Kelsey James' 2-year-old daughter was taken to Bristol Hospital for evaluation and was being held for Connecticut child welfare authorities. (Credit: Bristol Police Department)

Kelsey James' 2-year-old daughter was taken to Bristol Hospital for evaluation and was being held for Connecticut child welfare authorities. (Credit: Bristol Police Department)

A toddler was found sleeping in a parked car outside a Connecticut bar early Saturday, hours after police discovered her allegedly intoxicated and incapacitated mother sleeping inside the bar.

Shortly before midnight Friday, Bristol police officers responded to a call about an intoxicated woman sleeping at City Sports.

The woman, identified as 22-year-old Kelsey James, was taken to Bristol Hospital for treatment and evaluation, according to a Bristol police press release.

More than five hours later, James was lucid and asked hospital staff about her 2-year-old daughter, police said.

Police officers obtained a description of James’ car, which was parked in the City Sports parking lot.
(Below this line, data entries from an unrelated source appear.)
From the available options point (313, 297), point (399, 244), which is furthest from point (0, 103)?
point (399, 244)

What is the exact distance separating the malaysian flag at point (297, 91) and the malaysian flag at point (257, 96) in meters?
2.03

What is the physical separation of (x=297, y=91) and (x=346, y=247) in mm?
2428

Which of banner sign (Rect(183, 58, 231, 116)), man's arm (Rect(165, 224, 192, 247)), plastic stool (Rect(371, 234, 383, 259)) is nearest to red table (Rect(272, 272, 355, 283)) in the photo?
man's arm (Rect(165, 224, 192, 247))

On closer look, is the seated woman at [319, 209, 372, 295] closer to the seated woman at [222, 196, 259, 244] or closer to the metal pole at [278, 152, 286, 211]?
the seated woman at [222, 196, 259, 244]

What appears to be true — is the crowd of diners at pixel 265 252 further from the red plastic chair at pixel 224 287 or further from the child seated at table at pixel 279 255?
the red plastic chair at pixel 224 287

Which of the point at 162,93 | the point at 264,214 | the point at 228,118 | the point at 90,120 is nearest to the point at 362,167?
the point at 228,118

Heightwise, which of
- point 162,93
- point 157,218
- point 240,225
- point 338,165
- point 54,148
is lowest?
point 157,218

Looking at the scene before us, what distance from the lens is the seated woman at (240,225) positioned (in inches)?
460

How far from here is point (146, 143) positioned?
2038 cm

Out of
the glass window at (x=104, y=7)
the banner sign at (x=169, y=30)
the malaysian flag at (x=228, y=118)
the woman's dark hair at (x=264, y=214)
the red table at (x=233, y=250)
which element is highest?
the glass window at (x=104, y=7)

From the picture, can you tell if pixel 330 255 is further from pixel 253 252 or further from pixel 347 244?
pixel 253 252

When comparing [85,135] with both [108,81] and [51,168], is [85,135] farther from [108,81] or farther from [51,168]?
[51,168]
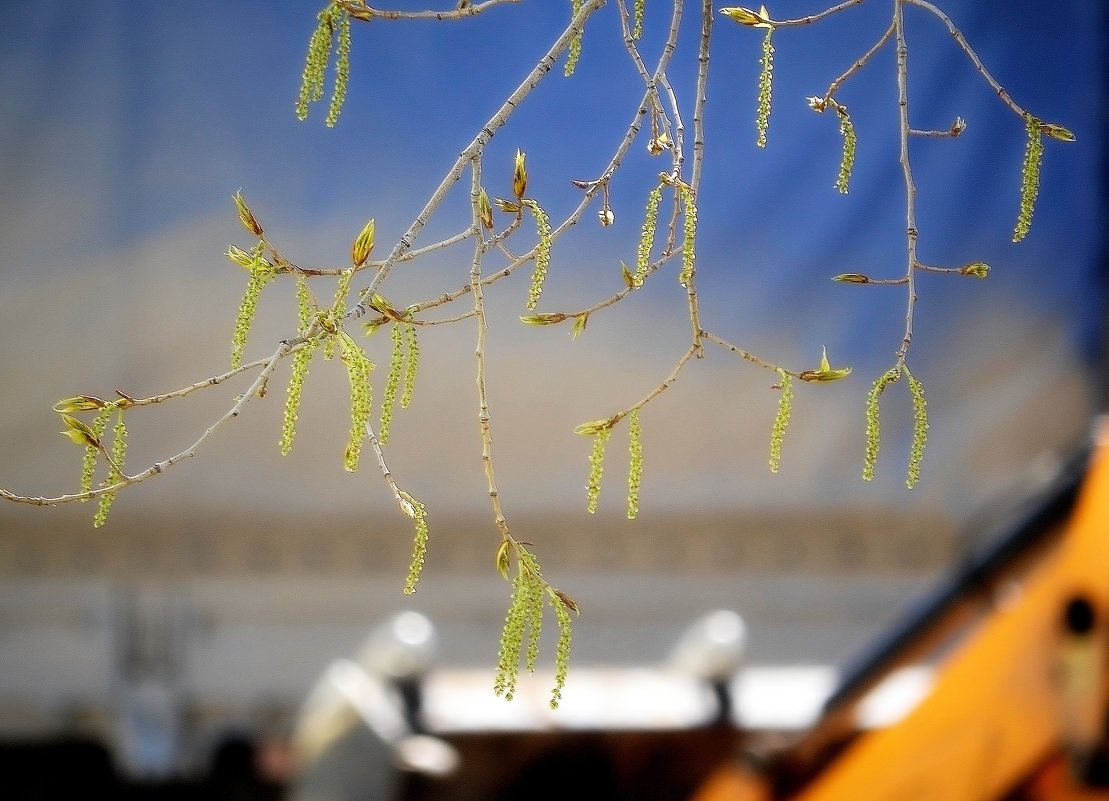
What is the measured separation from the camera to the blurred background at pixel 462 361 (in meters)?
2.02

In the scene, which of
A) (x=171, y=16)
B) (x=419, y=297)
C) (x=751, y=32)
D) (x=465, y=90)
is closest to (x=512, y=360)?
(x=419, y=297)

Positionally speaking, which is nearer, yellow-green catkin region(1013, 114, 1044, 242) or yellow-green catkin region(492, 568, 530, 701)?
yellow-green catkin region(492, 568, 530, 701)

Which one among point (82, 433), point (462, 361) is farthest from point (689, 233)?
point (462, 361)

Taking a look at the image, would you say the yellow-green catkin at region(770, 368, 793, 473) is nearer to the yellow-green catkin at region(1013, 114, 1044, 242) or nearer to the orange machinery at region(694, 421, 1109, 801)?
the yellow-green catkin at region(1013, 114, 1044, 242)

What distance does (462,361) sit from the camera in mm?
2109

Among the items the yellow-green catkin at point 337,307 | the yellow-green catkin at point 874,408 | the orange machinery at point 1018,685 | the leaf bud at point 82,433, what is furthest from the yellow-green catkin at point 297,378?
the orange machinery at point 1018,685

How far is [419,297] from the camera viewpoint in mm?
2006

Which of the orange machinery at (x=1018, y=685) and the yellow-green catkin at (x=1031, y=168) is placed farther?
the orange machinery at (x=1018, y=685)

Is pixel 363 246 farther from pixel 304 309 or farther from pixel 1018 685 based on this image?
pixel 1018 685

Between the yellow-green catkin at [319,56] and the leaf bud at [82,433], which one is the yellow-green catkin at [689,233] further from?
the leaf bud at [82,433]

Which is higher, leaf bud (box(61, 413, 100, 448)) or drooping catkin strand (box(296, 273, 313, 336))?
drooping catkin strand (box(296, 273, 313, 336))

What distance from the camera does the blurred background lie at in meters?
2.02

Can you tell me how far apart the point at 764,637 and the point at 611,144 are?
3.45 feet

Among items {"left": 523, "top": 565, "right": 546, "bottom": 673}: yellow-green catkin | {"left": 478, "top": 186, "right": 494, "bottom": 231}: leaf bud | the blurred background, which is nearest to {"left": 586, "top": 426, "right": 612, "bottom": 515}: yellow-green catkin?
{"left": 523, "top": 565, "right": 546, "bottom": 673}: yellow-green catkin
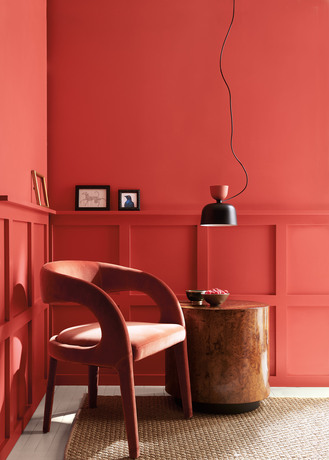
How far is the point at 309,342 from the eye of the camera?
302 centimetres

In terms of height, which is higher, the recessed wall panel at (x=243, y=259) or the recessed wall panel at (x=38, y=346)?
the recessed wall panel at (x=243, y=259)

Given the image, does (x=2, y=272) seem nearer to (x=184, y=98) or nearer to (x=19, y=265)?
(x=19, y=265)

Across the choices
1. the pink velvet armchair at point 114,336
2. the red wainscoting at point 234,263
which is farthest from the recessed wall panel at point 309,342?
the pink velvet armchair at point 114,336

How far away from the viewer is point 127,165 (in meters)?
3.08

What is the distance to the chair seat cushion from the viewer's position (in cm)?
203

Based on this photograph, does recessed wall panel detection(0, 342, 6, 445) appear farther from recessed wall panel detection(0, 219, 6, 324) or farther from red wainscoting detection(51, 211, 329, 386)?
red wainscoting detection(51, 211, 329, 386)

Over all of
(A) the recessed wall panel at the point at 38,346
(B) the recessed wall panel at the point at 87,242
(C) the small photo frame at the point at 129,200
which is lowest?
(A) the recessed wall panel at the point at 38,346

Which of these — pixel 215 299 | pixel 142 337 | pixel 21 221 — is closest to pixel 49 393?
pixel 142 337

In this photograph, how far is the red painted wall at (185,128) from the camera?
3.05 meters

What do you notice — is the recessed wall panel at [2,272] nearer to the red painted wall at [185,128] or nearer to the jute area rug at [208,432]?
the jute area rug at [208,432]

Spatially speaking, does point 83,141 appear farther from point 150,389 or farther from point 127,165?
point 150,389

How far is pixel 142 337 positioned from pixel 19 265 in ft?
2.45

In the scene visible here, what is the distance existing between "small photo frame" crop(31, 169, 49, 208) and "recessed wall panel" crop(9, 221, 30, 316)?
0.96 feet

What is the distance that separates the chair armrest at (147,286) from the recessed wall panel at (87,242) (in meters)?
0.41
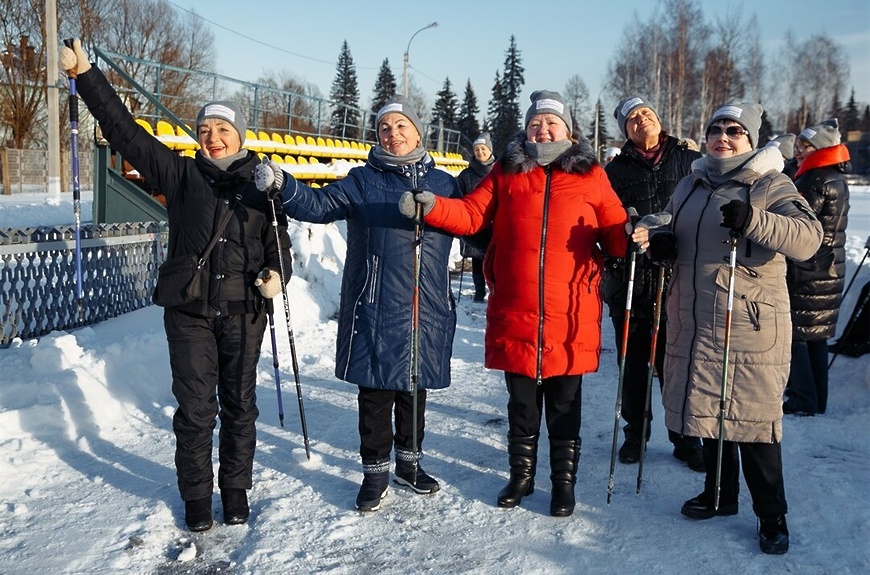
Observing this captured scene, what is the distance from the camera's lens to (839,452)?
4.46 metres

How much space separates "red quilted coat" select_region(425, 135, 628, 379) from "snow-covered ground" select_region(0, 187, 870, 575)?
0.81m

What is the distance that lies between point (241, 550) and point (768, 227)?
8.85ft

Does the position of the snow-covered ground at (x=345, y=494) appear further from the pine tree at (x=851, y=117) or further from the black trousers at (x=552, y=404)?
the pine tree at (x=851, y=117)

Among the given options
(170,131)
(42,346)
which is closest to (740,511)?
(42,346)

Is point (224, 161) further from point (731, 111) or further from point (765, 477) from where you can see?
point (765, 477)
Police found the toddler sleeping in a car seat. The child was taken to Bristol Hospital for evaluation and was being held for Connecticut child welfare authorities, police said.

James, a Bristol resident, was arrested Saturday and charged with risk of injury to a minor and leaving an unsupervised child in a motor vehicle. She was released on a $50,000 surety bond for appearance in Bristol Superior Court on September 2, police said.
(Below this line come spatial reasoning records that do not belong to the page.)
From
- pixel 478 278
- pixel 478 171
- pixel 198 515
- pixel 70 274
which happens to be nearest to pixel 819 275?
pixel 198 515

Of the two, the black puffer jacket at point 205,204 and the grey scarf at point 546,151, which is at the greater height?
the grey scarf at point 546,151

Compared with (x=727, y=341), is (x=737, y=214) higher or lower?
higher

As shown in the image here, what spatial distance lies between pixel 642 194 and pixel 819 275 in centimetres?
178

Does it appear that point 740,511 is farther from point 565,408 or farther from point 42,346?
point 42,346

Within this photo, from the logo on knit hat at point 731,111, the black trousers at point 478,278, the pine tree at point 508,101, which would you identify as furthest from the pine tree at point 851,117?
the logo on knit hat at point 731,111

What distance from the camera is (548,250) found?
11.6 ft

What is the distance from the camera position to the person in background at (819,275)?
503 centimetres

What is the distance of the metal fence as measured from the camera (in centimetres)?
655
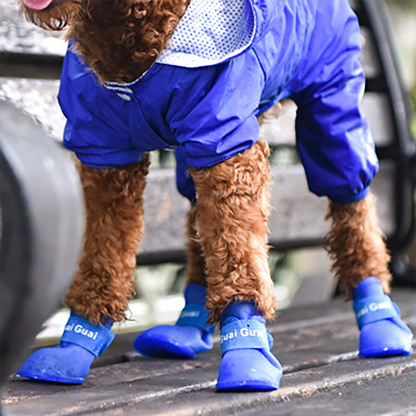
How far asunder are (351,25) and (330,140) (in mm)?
212

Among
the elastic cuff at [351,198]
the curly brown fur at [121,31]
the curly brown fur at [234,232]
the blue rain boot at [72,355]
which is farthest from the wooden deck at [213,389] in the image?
the curly brown fur at [121,31]

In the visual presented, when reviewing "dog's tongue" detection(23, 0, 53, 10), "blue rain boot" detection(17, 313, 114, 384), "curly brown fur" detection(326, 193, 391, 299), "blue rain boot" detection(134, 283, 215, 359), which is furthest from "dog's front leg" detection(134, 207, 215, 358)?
"dog's tongue" detection(23, 0, 53, 10)

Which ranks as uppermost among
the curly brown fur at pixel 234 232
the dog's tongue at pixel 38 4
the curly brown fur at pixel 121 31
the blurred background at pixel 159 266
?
the dog's tongue at pixel 38 4

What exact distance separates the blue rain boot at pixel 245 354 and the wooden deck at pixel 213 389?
0.7 inches

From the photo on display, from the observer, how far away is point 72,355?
113cm

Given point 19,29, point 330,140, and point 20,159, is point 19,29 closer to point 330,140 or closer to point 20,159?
point 330,140

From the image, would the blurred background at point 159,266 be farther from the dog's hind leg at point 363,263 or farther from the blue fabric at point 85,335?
the dog's hind leg at point 363,263

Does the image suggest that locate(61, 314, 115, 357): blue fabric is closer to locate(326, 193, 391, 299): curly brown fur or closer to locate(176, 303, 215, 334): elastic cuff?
locate(176, 303, 215, 334): elastic cuff

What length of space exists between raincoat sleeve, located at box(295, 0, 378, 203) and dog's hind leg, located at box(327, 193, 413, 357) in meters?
0.05

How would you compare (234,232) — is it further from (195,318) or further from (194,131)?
(195,318)

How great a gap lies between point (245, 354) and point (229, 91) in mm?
358

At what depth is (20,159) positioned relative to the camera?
26.1 inches

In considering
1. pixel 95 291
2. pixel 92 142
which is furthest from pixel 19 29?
pixel 95 291

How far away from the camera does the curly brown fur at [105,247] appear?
1159 millimetres
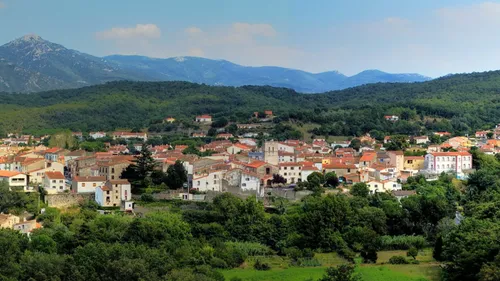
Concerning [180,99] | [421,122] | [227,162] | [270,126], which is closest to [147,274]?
[227,162]

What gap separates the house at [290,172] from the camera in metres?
40.8

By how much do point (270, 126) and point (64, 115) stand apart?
34.6 m

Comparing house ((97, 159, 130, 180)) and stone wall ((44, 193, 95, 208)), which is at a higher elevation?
house ((97, 159, 130, 180))

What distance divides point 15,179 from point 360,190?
20135 millimetres

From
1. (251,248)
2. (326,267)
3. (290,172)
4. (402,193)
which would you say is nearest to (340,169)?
(290,172)

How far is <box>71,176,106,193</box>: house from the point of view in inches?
1455

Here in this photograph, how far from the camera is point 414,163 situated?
45.3m

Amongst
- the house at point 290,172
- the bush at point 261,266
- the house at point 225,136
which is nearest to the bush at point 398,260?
the bush at point 261,266

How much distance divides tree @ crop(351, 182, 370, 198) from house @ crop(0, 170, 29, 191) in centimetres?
1902

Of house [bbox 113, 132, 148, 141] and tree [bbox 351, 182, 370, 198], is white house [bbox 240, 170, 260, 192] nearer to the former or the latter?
tree [bbox 351, 182, 370, 198]

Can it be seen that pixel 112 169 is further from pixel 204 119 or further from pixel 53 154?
pixel 204 119

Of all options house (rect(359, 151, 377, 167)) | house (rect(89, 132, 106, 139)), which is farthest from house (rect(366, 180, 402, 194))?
house (rect(89, 132, 106, 139))

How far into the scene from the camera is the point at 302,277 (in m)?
25.6

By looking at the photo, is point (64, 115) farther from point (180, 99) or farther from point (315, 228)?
point (315, 228)
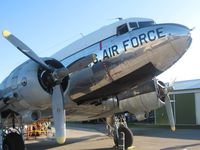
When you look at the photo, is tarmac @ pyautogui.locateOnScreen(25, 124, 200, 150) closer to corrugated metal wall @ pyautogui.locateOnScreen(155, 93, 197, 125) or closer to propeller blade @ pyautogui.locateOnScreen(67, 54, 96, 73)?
propeller blade @ pyautogui.locateOnScreen(67, 54, 96, 73)

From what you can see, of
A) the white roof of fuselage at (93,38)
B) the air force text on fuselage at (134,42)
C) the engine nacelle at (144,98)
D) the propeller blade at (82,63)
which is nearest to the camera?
the air force text on fuselage at (134,42)

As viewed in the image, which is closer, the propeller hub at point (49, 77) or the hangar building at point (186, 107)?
the propeller hub at point (49, 77)

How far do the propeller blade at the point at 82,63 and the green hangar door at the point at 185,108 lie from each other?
21990 millimetres

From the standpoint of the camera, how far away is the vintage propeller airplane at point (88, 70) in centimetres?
1016

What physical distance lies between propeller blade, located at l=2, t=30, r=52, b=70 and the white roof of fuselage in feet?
4.95

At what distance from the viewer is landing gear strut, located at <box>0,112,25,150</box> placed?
12273 millimetres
Attempts to reach James for comment were unsuccessful.

On Wednesday, the Connecticut medical examiner ruled the death of a 15-month-old boy who was left in his father’s car in July a homicide.

The cause of Benjamin Seitz’s death was hyperthermia because of environmental exposure, the state medical examiner said.

On July 7, Kyle Seitz was supposed to drop his son off at day care in Ridgefield, Connecticut, but the dropoff never occurred, his wife, Lindsey Rogers-Seitz told CNN last month.

Seitz drove to work, and at the end of the day, picked Ben up at day care, only to realize he was not there.

That was when Seitz found his son in the car. He rushed the child to the hospital, but Ben had died.

No criminal charges have beeen filed in the boy’s death, but state prosecutors said the investigation was continuing.

Benjamin Seitz’s death came in the wake of the June case of 22-month-old Cooper Harris, whose death after being left in a hot car in Georgia drew international attention.